Minister of Science & Technology Government of Uttar Pradesh
- Incumbent
- Assumed office 5 March 2024
- Governor: Anandiben Patel
- Chief Minister: Yogi Adityanath
- Preceded by: Yogendra Upadhyaya

Member of the Uttar Pradesh Legislative Assembly
- Incumbent
- Assumed office March 2022
- Preceded by: Pramod Utwal
- Constituency: Purqazi
- In office March 2012 – March 2017
- Succeeded by: Pramod Utwal
- Constituency: Purqazi
- In office May 2007 – March 2012
- Preceded by: Uma Kiran
- Succeeded by: Noor Saleem Rana
- Constituency: Charthawal

Personal details
- Born: 25 November 1975 (age 50) Taharpur, Saharanpur district, Uttar Pradesh
- Party: Rashtriya Lok Dal
- Other political affiliations: National Democratic Alliance (2024–present)
- Spouse: Beermati
- Children: Two daughters
- Profession: Agriculturist & politician

= Anil Kumar (Uttar Pradesh politician) =

Indian politician (born 1975)
========
**What you should do**
Write the next part of the biography page on Anil Kumar, the Uttar Pradesh politician shown above, beginning after its final line.

**Source material**
========
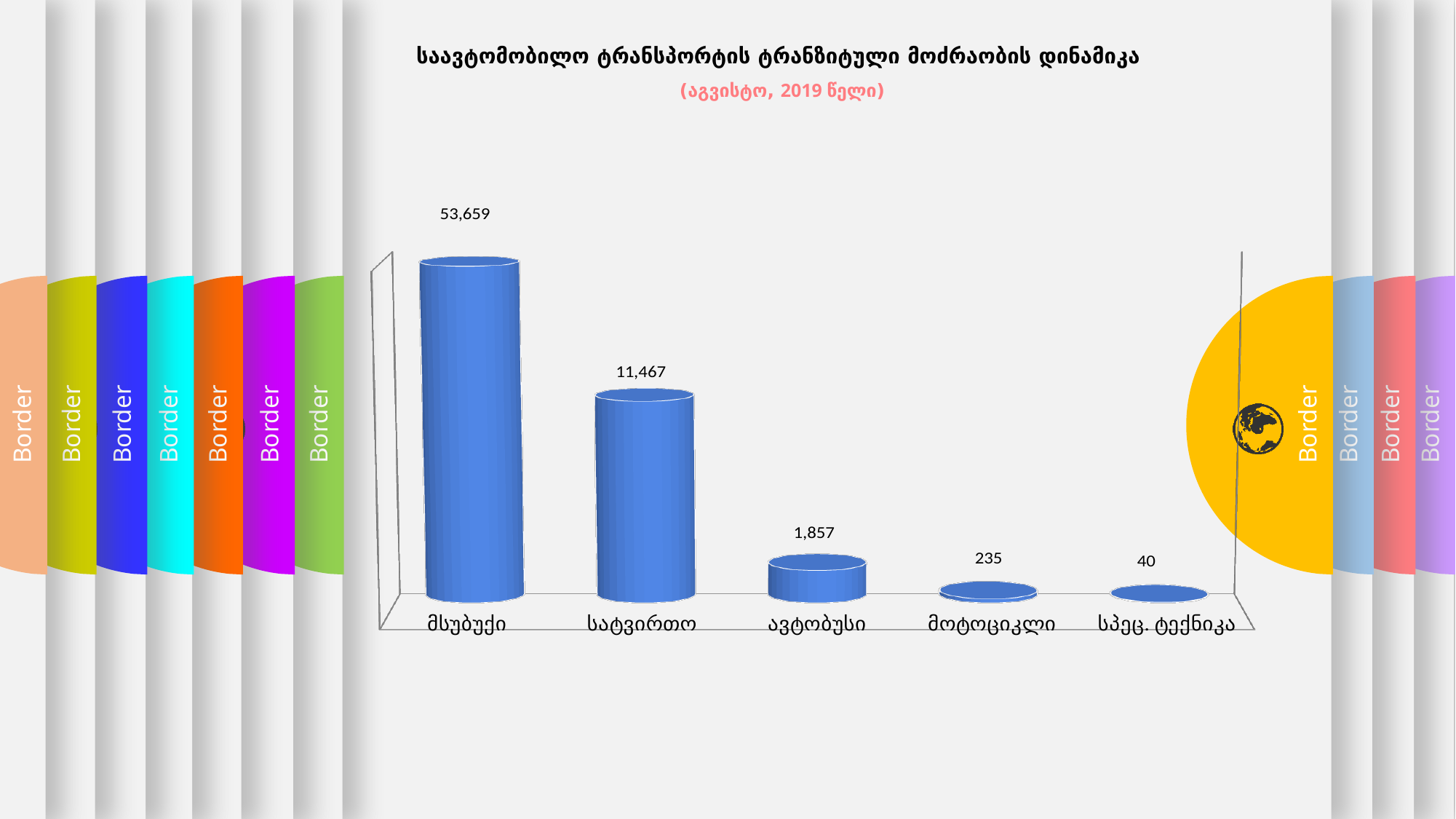
What is the value for მოტოციკლი? 235 What kind of chart is shown on the slide? bar chart Which is larger, the value for ავტობუსი or the value for მოტოციკლი? ავტობუსი Which category has the highest value? მსუბუქი How many categories are shown on the chart? 5 What is the value for სპეც. ტექნიკა? 40 Which category has the lowest value? სპეც. ტექნიკა What is the value for ავტობუსი? 1,857 What is the value for მსუბუქი? 53,659 What period is given in the chart's subtitle? აგვისტო, 2019 წელი What is the difference between the values for მსუბუქი and სატვირთო? 42,192 What is the value for სატვირთო? 11,467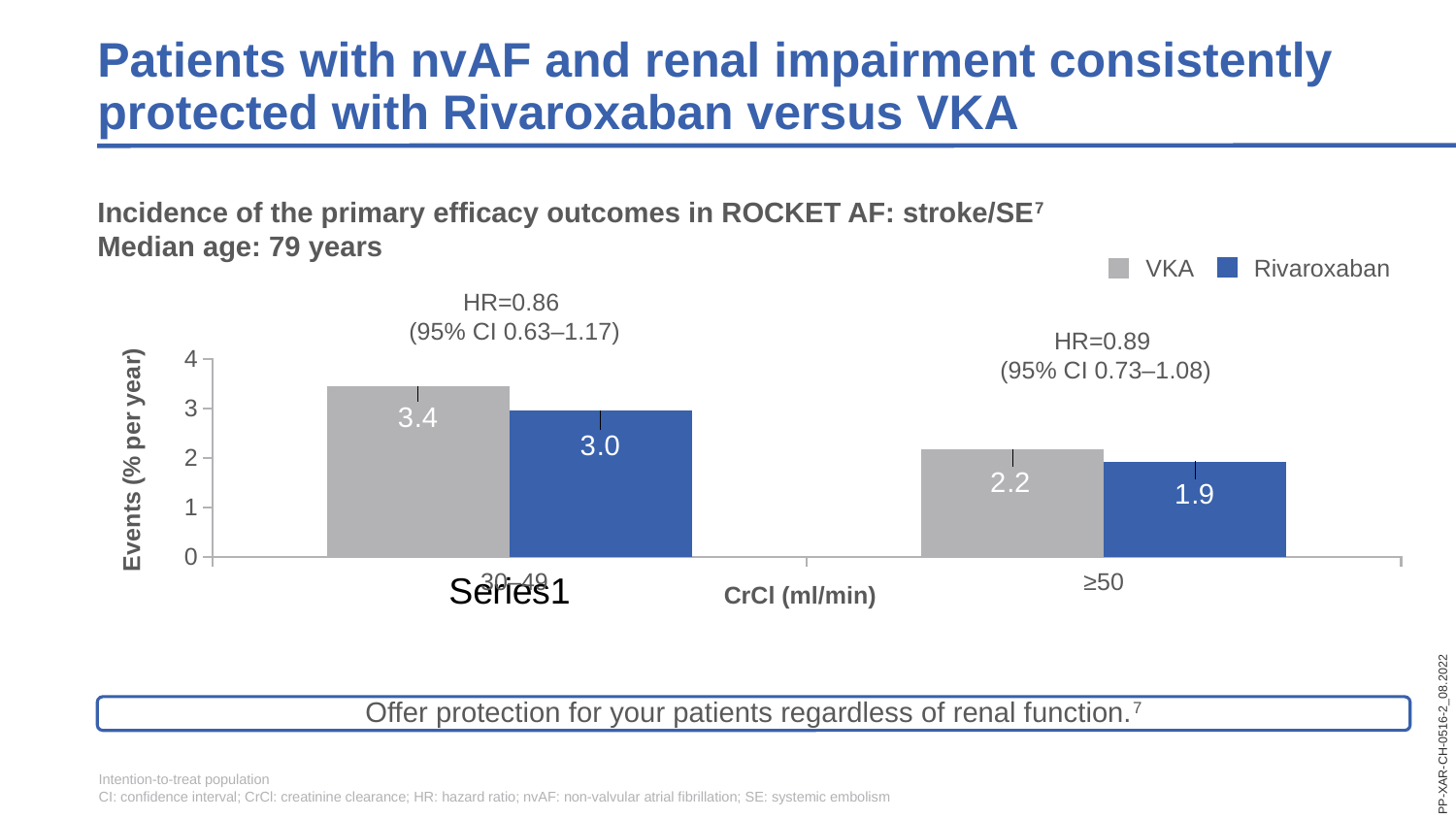
In the left group (CrCl 30–49 ml/min), how much higher is the VKA event rate than the Rivaroxaban event rate? 0.4 What is the label of the vertical axis? Events (% per year) How many series does the legend list? 2 Which bar shows the lowest event rate on the chart? Rivaroxaban in the CrCl ≥50 group (1.9) What is the Rivaroxaban event rate for the CrCl ≥50 ml/min group? 1.9 What kind of chart is shown on the slide? Bar chart In the CrCl ≥50 ml/min group, what is the difference between the VKA and Rivaroxaban event rates? 0.3 What is the VKA event rate in the left group (CrCl 30–49 ml/min)? 3.4 What is the Rivaroxaban event rate in the left group (CrCl 30–49 ml/min)? 3.0 Which bar shows the highest event rate on the chart? VKA in the CrCl 30–49 group (3.4) What is the VKA event rate for the CrCl ≥50 ml/min group? 2.2 In the CrCl ≥50 ml/min group, which treatment has the higher event rate, VKA or Rivaroxaban? VKA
========
**Written response**
Anil Kumar is an Indian politician from Uttar Pradesh and current Cabinet Minister in Government of Uttar Pradesh. He is a Member of the Uttar Pradesh Legislative Assembly. Kumar represented the Purqazi constituency of Uttar Pradesh and is a member of the Rashtriya Lok Dal.

==Early life and education==
Anil Kumar was born in Village Taharpur, Saharanpur district, Uttar Pradesh, on 25 November 1975. Kumar belongs to Chamar Dalit (SC category). His education is intermediate. Before joining politics, he was an agriculturist.

==Political career==
Anil Kumar has been a MLA for three terms. He currently represents Purqazi (Assembly constituency) and is a member of Rashtriya Lok Dal.

==Posts held==

| # | From | To | Position | Comments |
|---|---|---|---|---|
| 01 | 2007 | 2012 | Member, 15th Legislative Assembly | Charthawal |
| 02 | 2012 | Mar-2017 | Member, 16th Legislative Assembly | Purqazi |
| 03 | 2017 | Incumbent | Member, 18th Uttar Pradesh Assembly | Purqazi |

==See also==

- Bahujan Samaj Party
- Politics of India
- Purqazi (Assembly constituency)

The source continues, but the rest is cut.